The resources industry is headed for a massive changeover in its workforce as hordes of construction workers building the State's mega projects make way for operational personnel.
The Chamber of Minerals and Energy is projecting worker numbers to peak at 125,000 in two years' time - from 116,000 now - before dropping below current levels.
The forecasts are contained the chamber's 2013 State Growth Outlook produced with PricewaterhouseCoopers, due for release today.
CME chief executive Reg Howard-Smith said construction periods of the liquefied natural gas projects Gorgon and Wheatstone, as well as Rio Tinto's iron ore expansion were set to last longer than predicted two years ago.
But in 2014 and 2015 the move from construction to production would see a smaller but more skilled workforce in the sector.
Mr Howard-Smith said in order to attract new projects, governments needed to address the factors which had made Australia the second-most expensive place in the world for resources companies.
"We're saying look what's happening now and let's plan for the change," he said.
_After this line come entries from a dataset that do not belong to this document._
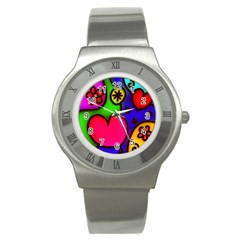 Colorful Modern Love 2 Stainless Steel Watches
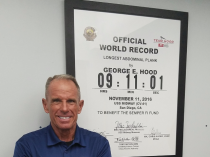Meet George Hood World Record Holder and Our New Fitness Director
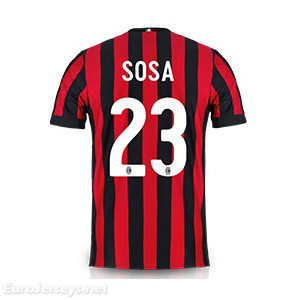 AC Milan Home Best Wholesale Football Kit 2017-18 Sosa #23 Cheap Soccer Jerseys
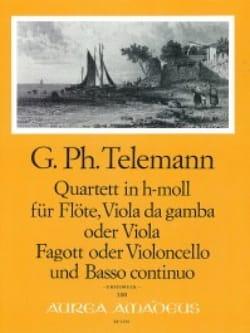 Quartett h-moll –Flöte Viola da gamba Fagott BC - laflutedepan.com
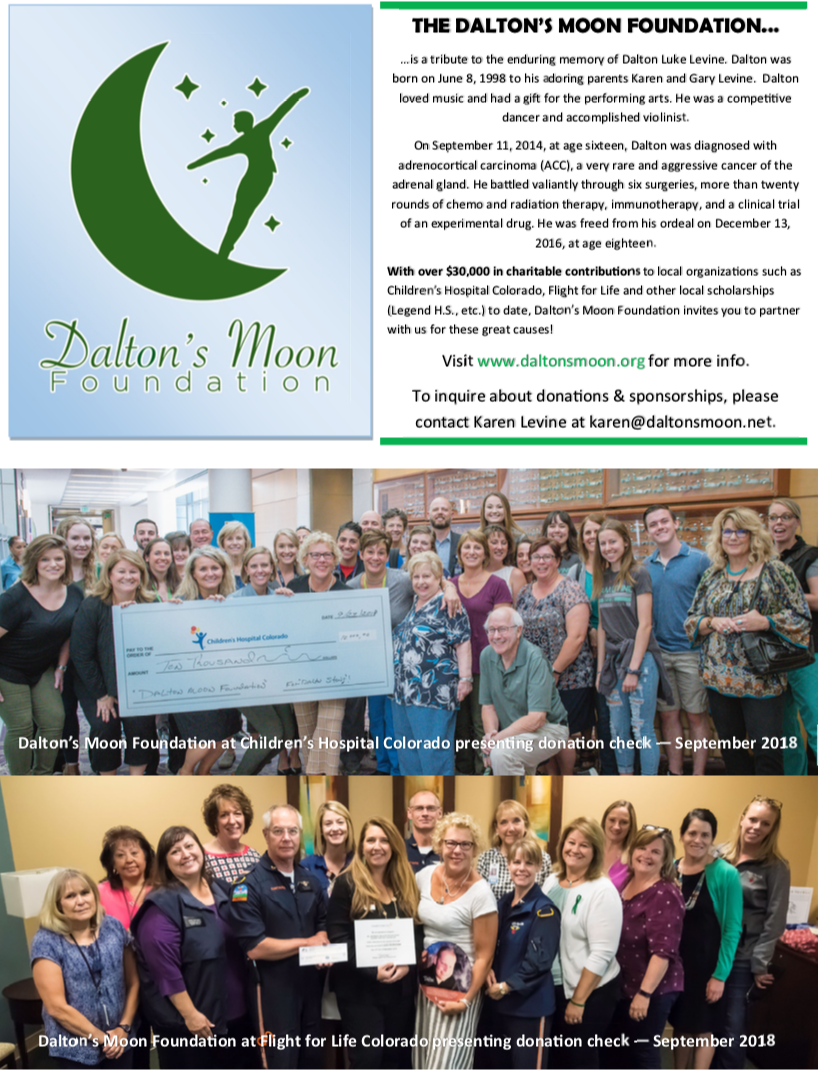 Dalton's Moon Foundation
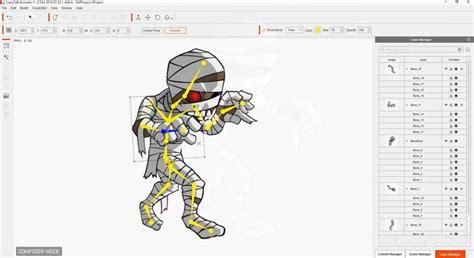 Crazytalk Templates crazytalk animator pro templates for microsoft sokolclinic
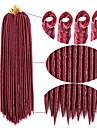 ブレイズヘア かぎ針編み ドレッドロックス / 人毛エクステンション / Dreadlocks / Faux Locs 100%カネカロン髪 / カネカロン 24ルーツ / パック 髪の三つ編み 日常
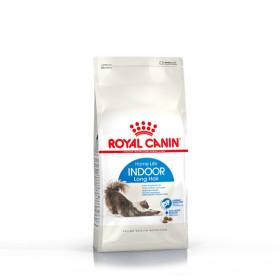 로얄캐닌 고양이사료 인도어 롱헤어 4kg+캣볼증정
Mr Howard-Smith said expansion delays or cancellations by BHP Billiton and Fortescue Metals Group had not had much impact on the chamber's projections.
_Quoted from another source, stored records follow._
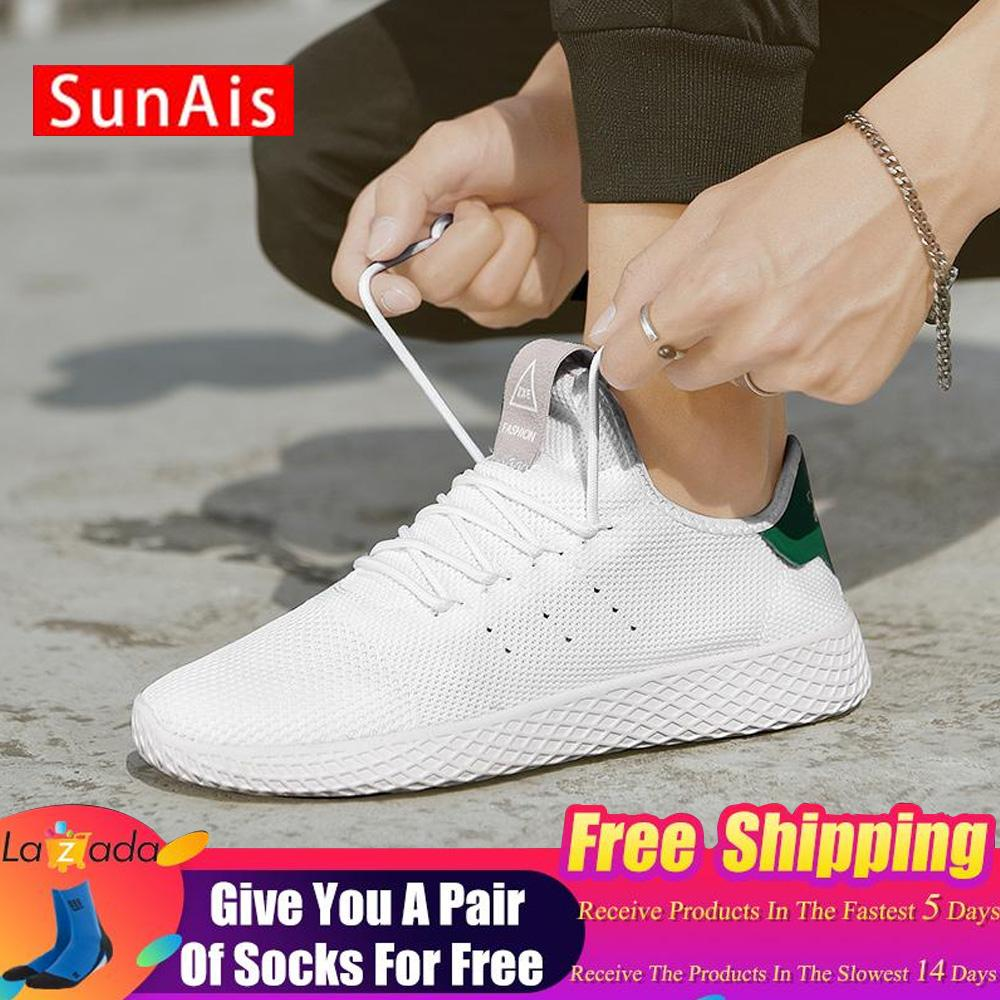 Underwear & Sleepwears Running Shoe Men Sneakers New High Quality Lightweight Outdoor Sport Shoes Man Sneakers Athletic Walking Socks Shoes Men Bringing More Convenience To The People In Their Daily Life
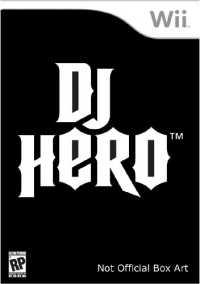 Trucos para DJ Hero. cómo desbloquear personajes, efectos, canciones y otros extras en el juego DJ Hero para la consola Nintendo Wii.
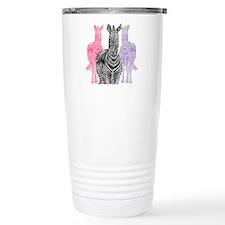 Trio Zebra Print Travel Mug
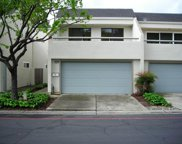 1765 Flint Creek Way, San Jose image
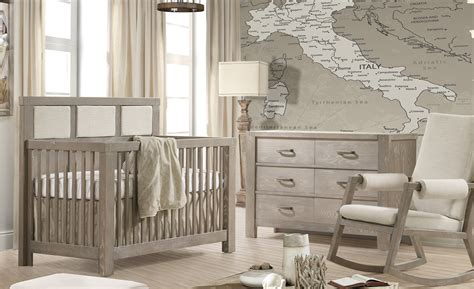 Newborn Baby Bedroom Furniture 28 Images Stella Baby And Child Athena 3 Piece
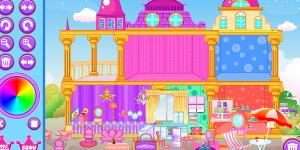 Hra - Princess Doll House 2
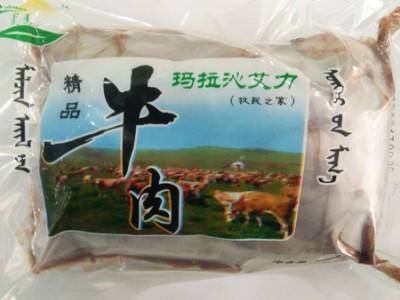 玛拉沁艾力绿色牛肉 48小时排酸 牛排骨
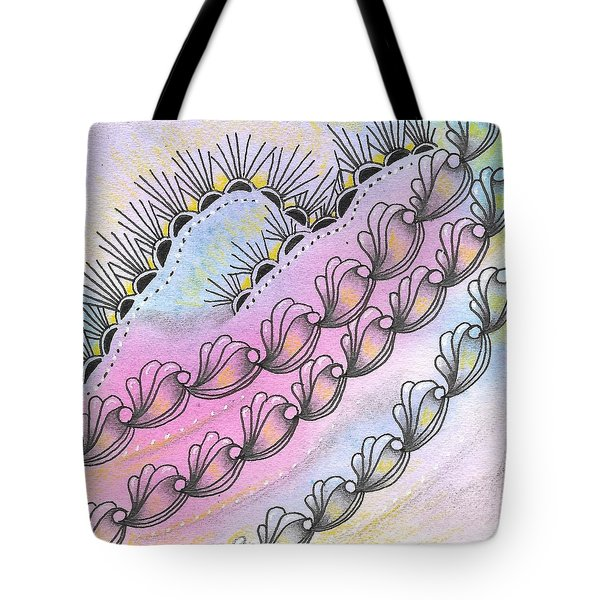 Tote Bag featuring the drawing Angels' Descent by Jan Steinle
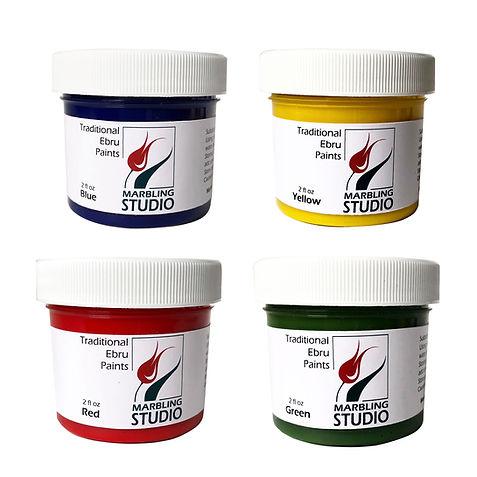 ebru marbling paints.jpg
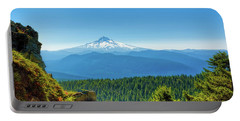Mt Hood Seen From Beyond Portable Battery Charger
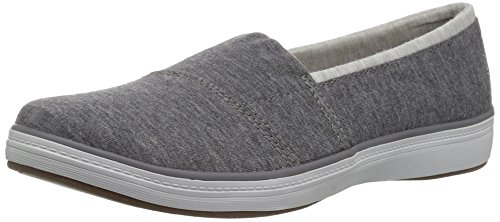 Grasshoppers Mujeres Siesta Slip-on Fashion Sneaker Charcoal Jersey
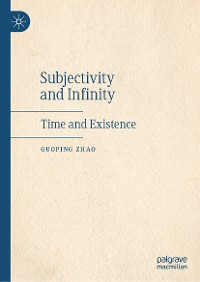 Cover Subjectivity and Infinity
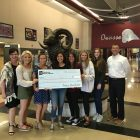 Six Owasso High School Students Awarded OBI Scholarships
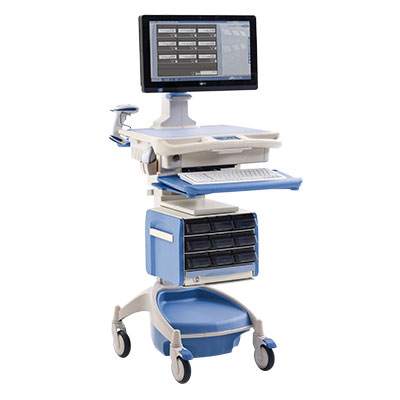 AccessRx Secure™ Medication Workstation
While the number of workers overall will eventually decline along with the proportion of fly-in fly-out employees, the pressure on Perth's airport won't be easing any time soon.
The CME is tipping an additional 640,000 resources sector passengers to be flying by 2017, with most commuting during peak periods.
Mr Howard-Smith said that was because the rosters of operations personnel had a quicker turnaround than the schedules of their construction counterparts.
The outlook showed mining and energy will continue to make high demands of the State's power and water resources.The CME said electricity consumption in WA could increase 52 per cent by 2018, mainly because of resource projects.